Naval Air Station Sigonella - History

History

The United States Naval Air Facility (NAF), Sigonella, was established June 15, 1959; its first commanding officer was CAPT Walter J. Frazier. The facility was conceived in the early 1950s, when plans to base U.S. Navy P2V Neptunes at Hal Far, Malta began to outgrow the facility.

When there was no room for expansion at Malta, the U.S. Navy obtained NATO backing to be hosted by Sicilians. Italy made land available under a temporary agreement signed June 25, 1957. Six days later, Landing Ship Tank (LSTs) began to deliver equipment from the Malta base.

Ground was broken in September, and construction on the administrative area at NAF I was started in 1958. It was built on top of an airfield where damaged German fighters and bombers had once landed during the Second World War. The first Americans arrived for work at Sigonella in March 1959—six months before any buildings were ready—and so worked for six months in Catania at a large warehouse complex called Magazzino Generale (General Warehouse), which is opposite the cemetery on the right side of the street as one enters Catania from the base.

By the end of August 1959, the NAF II airfield was available for daylight flights under visual flight rules (VFR); 24 flights were logged by August 31.

One of Sigonella's first buildings was what is now the American Forces Network (AFN) building. In 1958, that building was Sigonella's vector (pest) control center, where rat poison was stored. The Army Corps of Engineers next used the building for their offices, later sharing it with Special Services, or what is now called Morale, Welfare and Recreation (MWR). Around 1966, AFN came to Sigonella and joined Special Services, which soon moved out, leaving the building to the broadcasters.

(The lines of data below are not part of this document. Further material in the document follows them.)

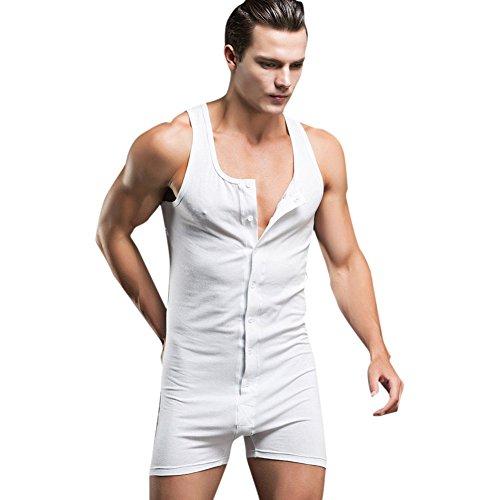 YiZYiF Herrenbody Männerbody mit Breiten Trägern und Langbein Sportshirt Unterwäsche Weiß L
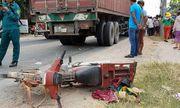 Tin tai nạn giao thông mới nhất ngày 17/1/2018
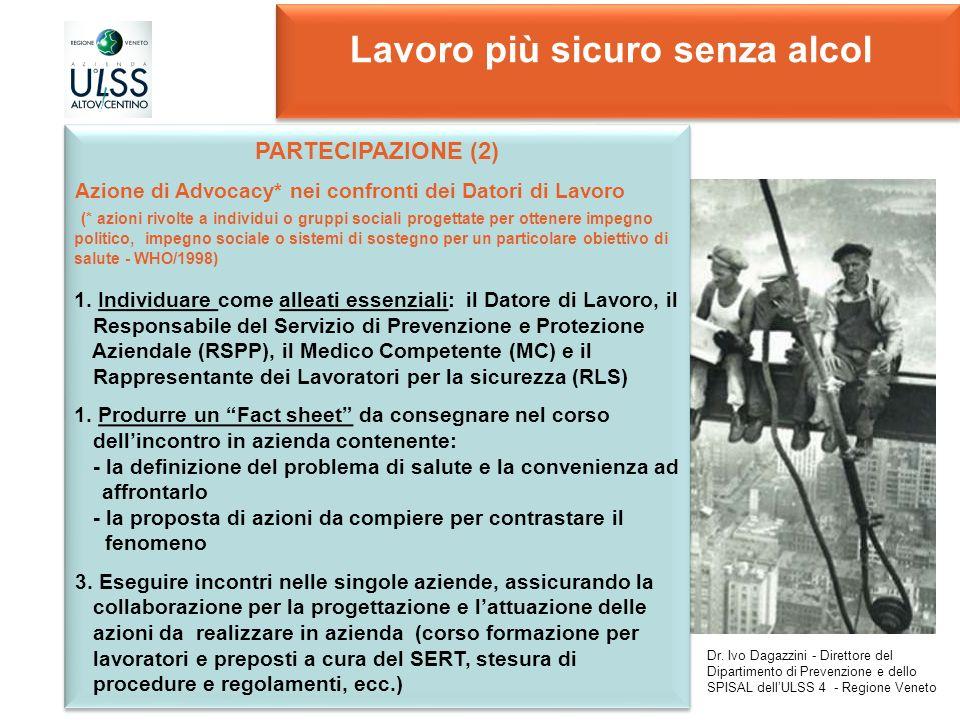 Lavoro più sicuro senza alcol PARTECIPAZIONE (2) Azione di Advocacy* nei confronti dei Datori di Lavoro (* azioni rivolte a individui o gruppi sociali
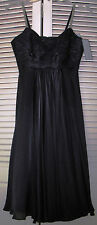 NWT Anne Klein New York Black Spaghetti-Strap 100% Silk Empire Dress, Sz. 2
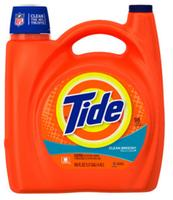As Low As $3.97 Select Tide Simply Clean Liquid Laundry Detergent Products
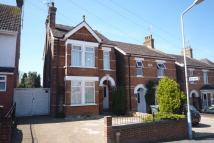 3 bedroom Detached home for sale in Goldsmid Road, Tonbridge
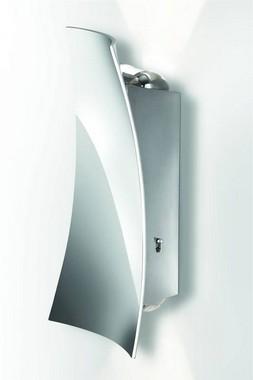 Nástěnné svítidlo PH336041116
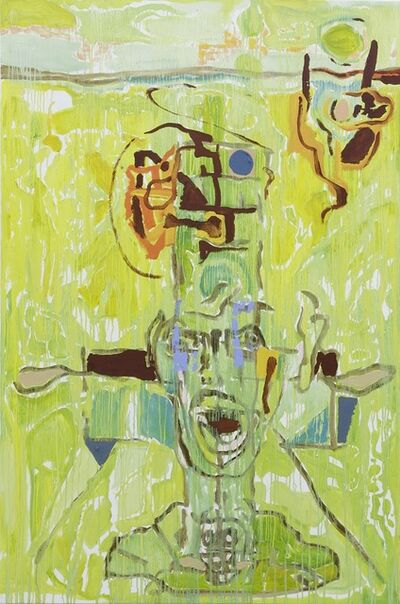 Harold Klunder, 'Green Abstraction', 2014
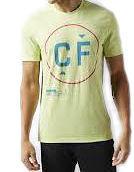 Pánske voĺnočasové tričko Reebok D0518
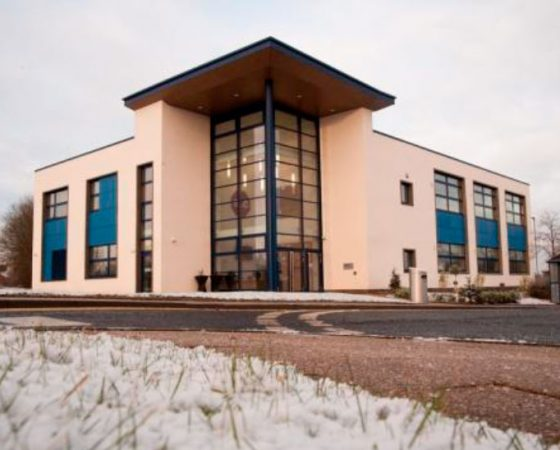 South Lanarkshire College Low Carbon Building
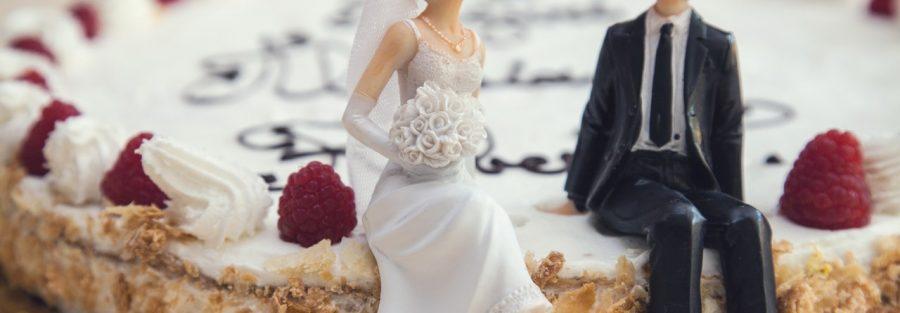 food couple sweet married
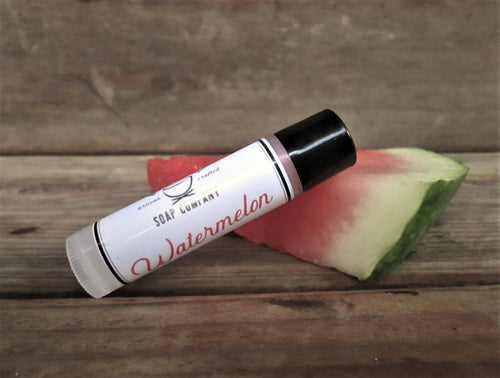 WATERMELON Lip Butter
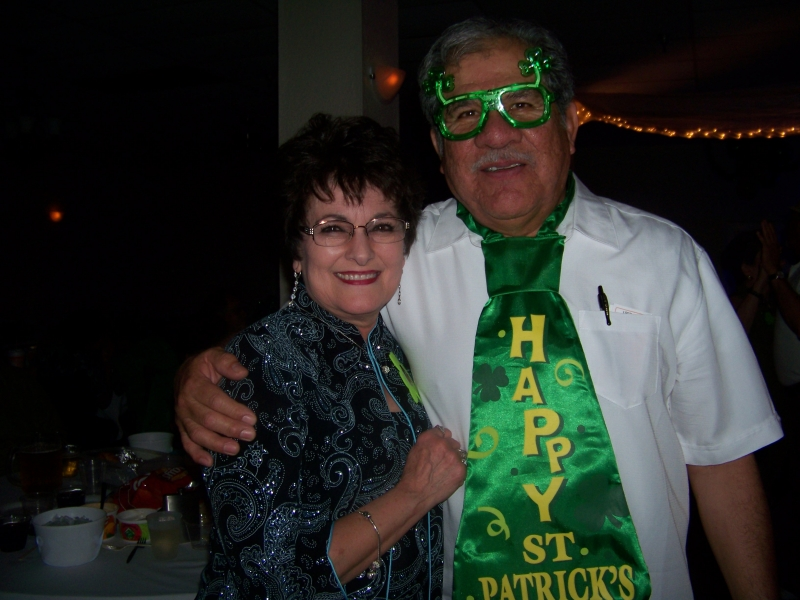 ST. PARICKS DANCE 3-17-2017 078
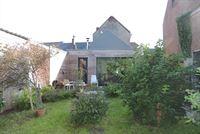 Image 2 : Maison à 7022 HARMIGNIES (Belgique) - Prix 285.000 €
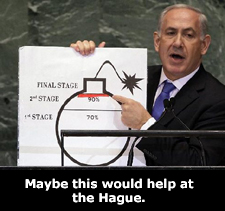 Maybe this would help at the Hague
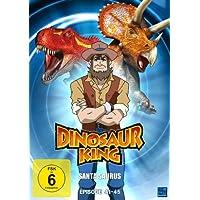Dinosaur King: Santa Saurus - Episode 41-45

Sigonella's first flood occurred mid-September 1959. The Dittaino Bridge between NAF I and NAF II was under six feet of water on September 20 and all traffic had to go through Catania. Power outages accompanied the floods.

In the 1980s, Naval Air Facility Sigonella was redesignated as a Naval Air Station.

On the night of 10 October 1985, there were tense hours on NAS II when the Italian Carabinieri, Italian Air Force, and the American Navy SEALs came close to firing upon one another following the interception by Navy F-14 Tomcat fighters of an Egyptian Boeing 737 airliner carrying the hijackers of the Italian cruise ship, the Achille Lauro, which had been commandeered by members of the PLO on 7 October. The hijackers had killed a Jewish-American citizen Leon Klinghoffer. The F-14s instructed the Egyptian plane to land at Sigonella where the Americans had planned to take the hijackers into custody. The Italian Prime Minister Bettino Craxi instead claimed the hijackers were under Italian jurisdiction. The Italian authorities therefore refused to allow the SEALs to board the plane, threatening to open fire on the Americans had they made an attempt to do so. This move was supposedly dictated both by security concerns about terrorists targeting Italy if the United States had had it their way, and by the Italian tradition of diplomacy with the Arab world. The ensuing stand-off lasted throughout the night, until President Ronald Reagan gave the orders for the Americans to stand down.

In late 1985, work crews belonging to NMCB 133 were repairing and installing sidewalks in the housing area at NAS I when they uncovered a small stockpile of Luftwaffe antiaircraft ammunition. The stockpile had apparently belonged to an antiaircraft position that had been buried during raids in the Allied invasion of 1943.

On April 1, 2004, the Defense Logistics Agency (DLA) opened Defense Depot Sigonella Italy on NAS II to serve as a supply base for the Mediterranean. DLA also provides fuel and property disposal from NAS II.

Sigonella suffered its second major flood mid December 2005. Over 400 service members and family evacuated. In 2006, a newly installed protective berm prevented a nearly second consecutive year of flooding.